■ Task brief: Please output exactly the lines from the one that holds "Tutor Auto front" through the final line of the data, and nothing else; leave out any pictures.

■ Material for the task:
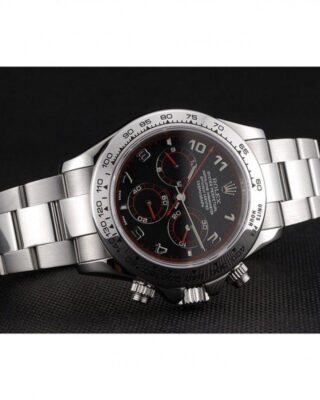 Superclone Daytona Black Dial 80296 Close-Up Focus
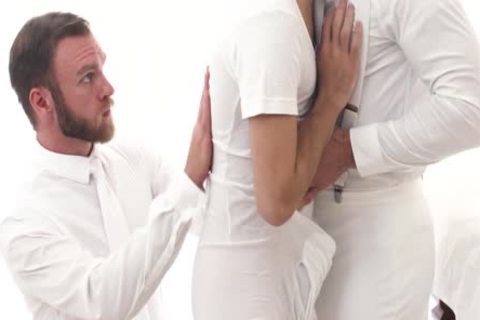 MormonBoyz- submissive twink pokes Two older men
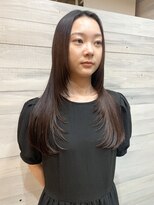 ロックス バイ マグ 松本(rocks BY MAG)&nbsp;大人美人艶カラーベージュ小顔カット透明感レイヤーロング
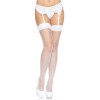 Leg Avenue Панчохи-сітка зі швом  Backseam Thigh Highs White, one size (SO7975) - зображення 3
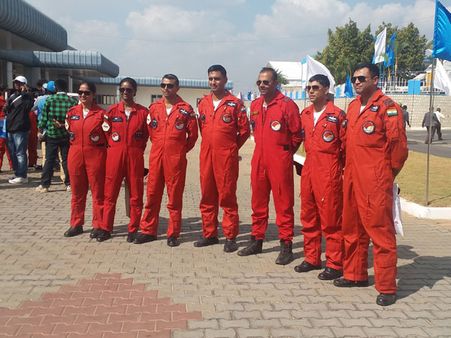 HAL's pride takes team Sarang to the skies at Aero India 2017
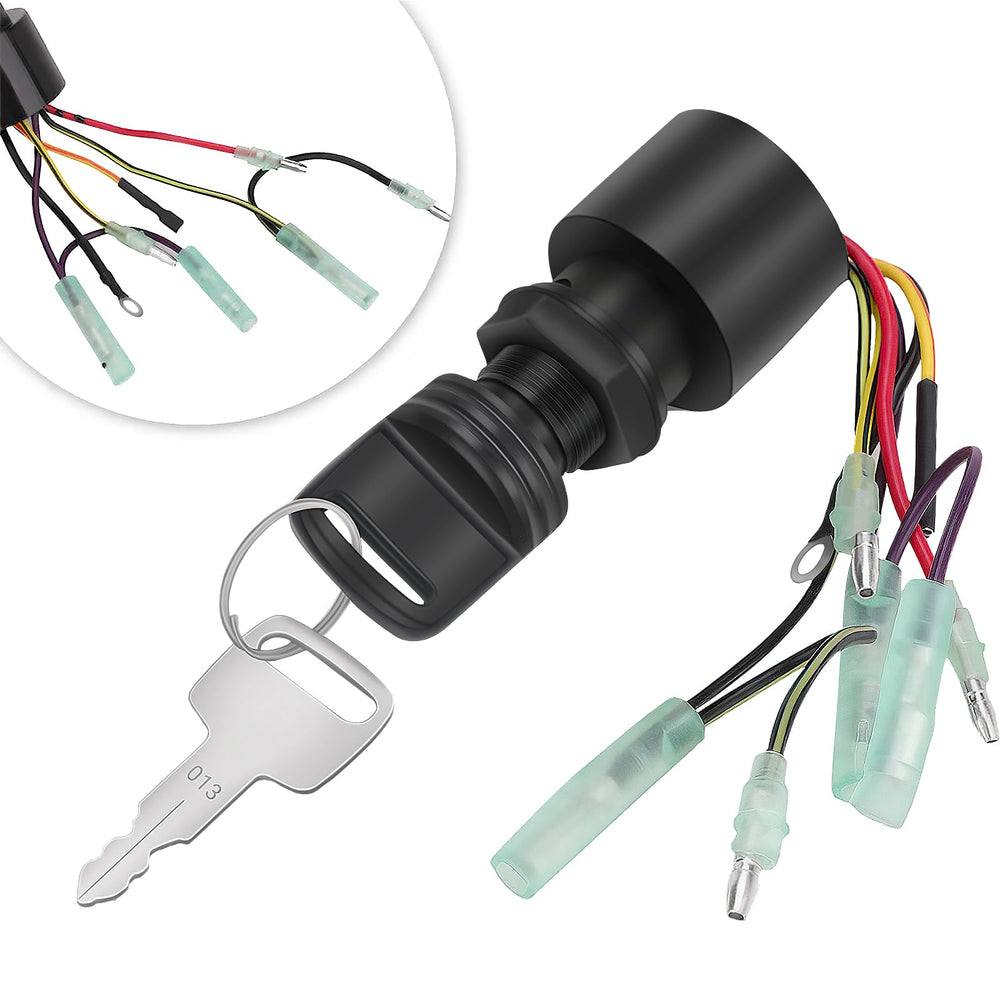Tutor Auto front view ignition switch showing mount and face for easy replacement
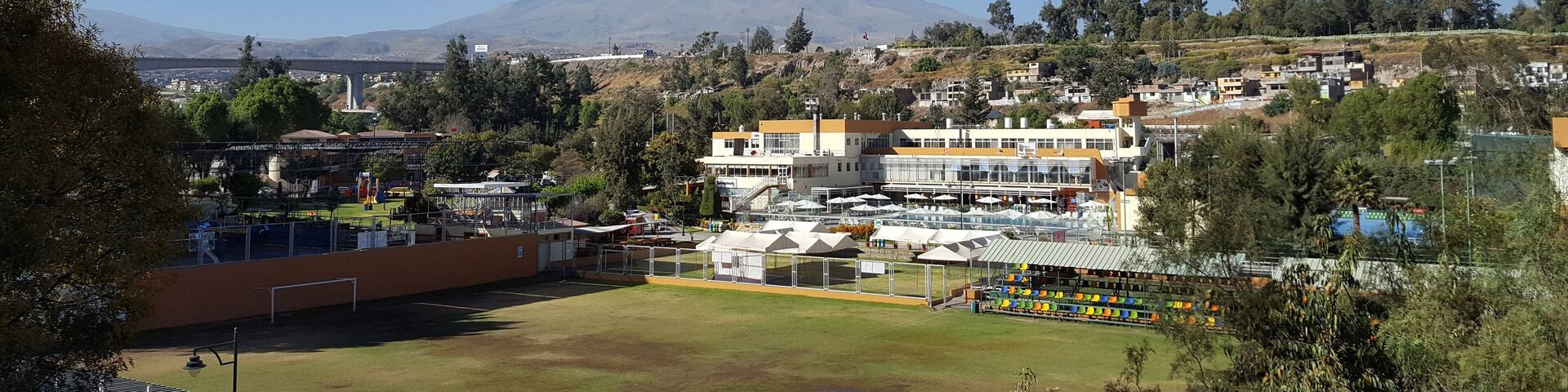 Can you find a grass roots footballing spot in a more quaint area?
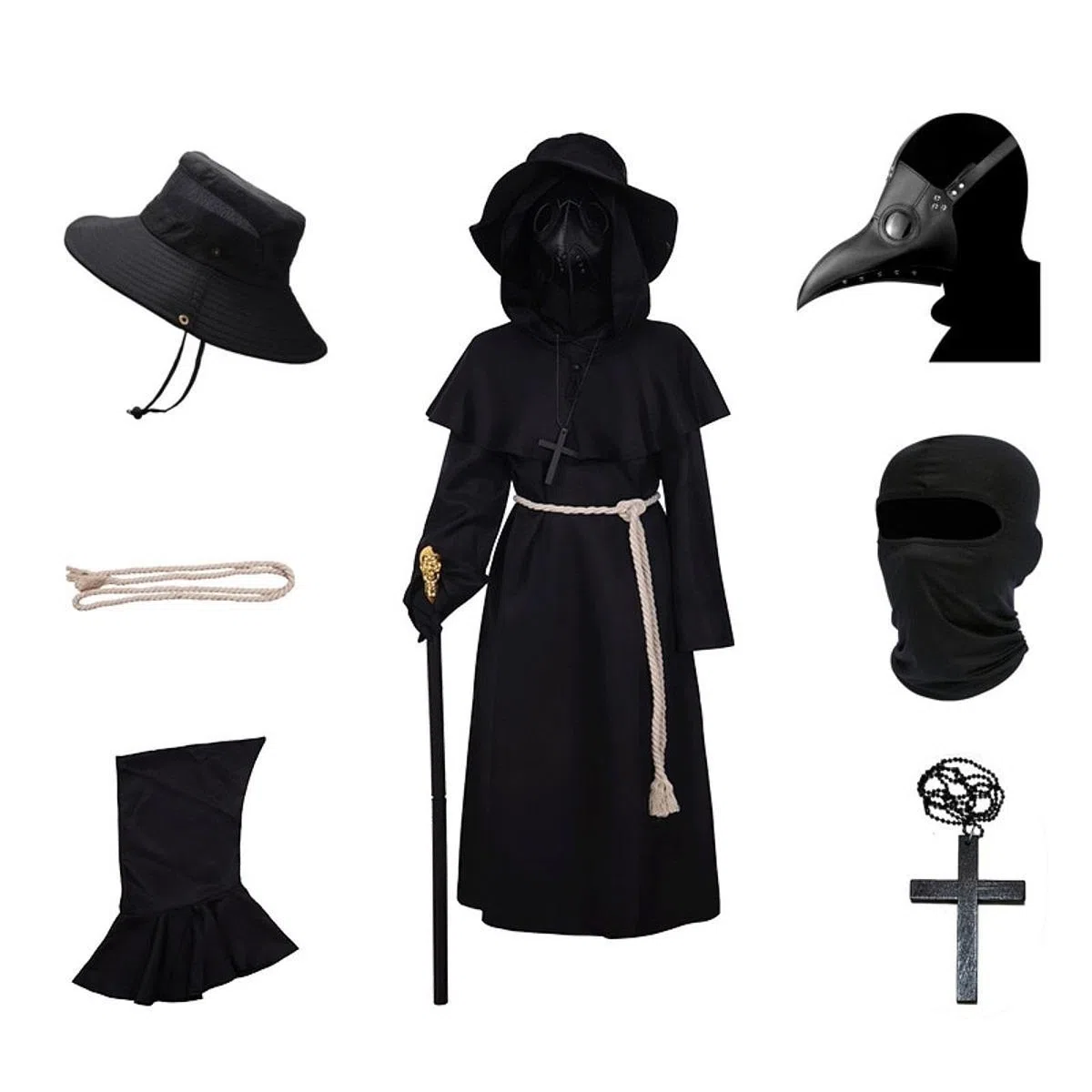 TISHITA Halloween Arzt Kostüme Set Kreatives Cosplay für Bühnenshow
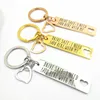 Double ring anti-shedding stainless steel key ring Drive Safe I need you Hollow out peach heart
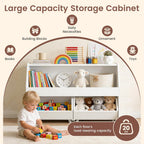 Kids Toy Storage Unit Cabinet with 2 Drawers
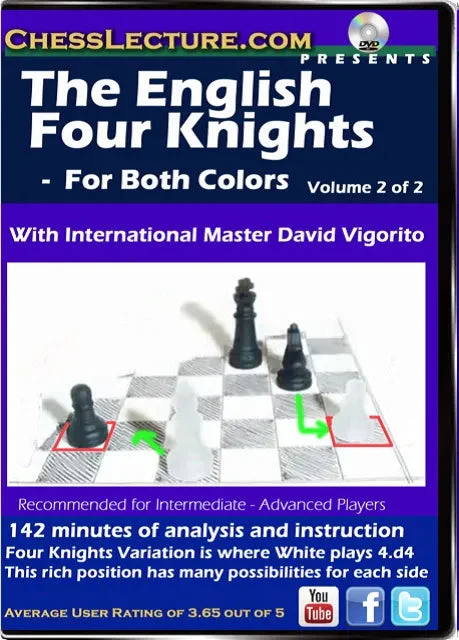 E-DVD The English Four Knights (2 DVDS) - Chess Lecture - Volume 73 - Image 2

■ Result:
Tutor Auto front view ignition switch showing mount and face for easy replacement
 Can you find a grass roots footballing spot in a more quaint area?
 TISHITA Halloween Arzt Kostüme Set Kreatives Cosplay für Bühnenshow
 Double ring anti-shedding stainless steel key ring Drive Safe I need you Hollow out peach heart
 Kids Toy Storage Unit Cabinet with 2 Drawers
 E-DVD The English Four Knights (2 DVDS) - Chess Lecture - Volume 73 - Image 2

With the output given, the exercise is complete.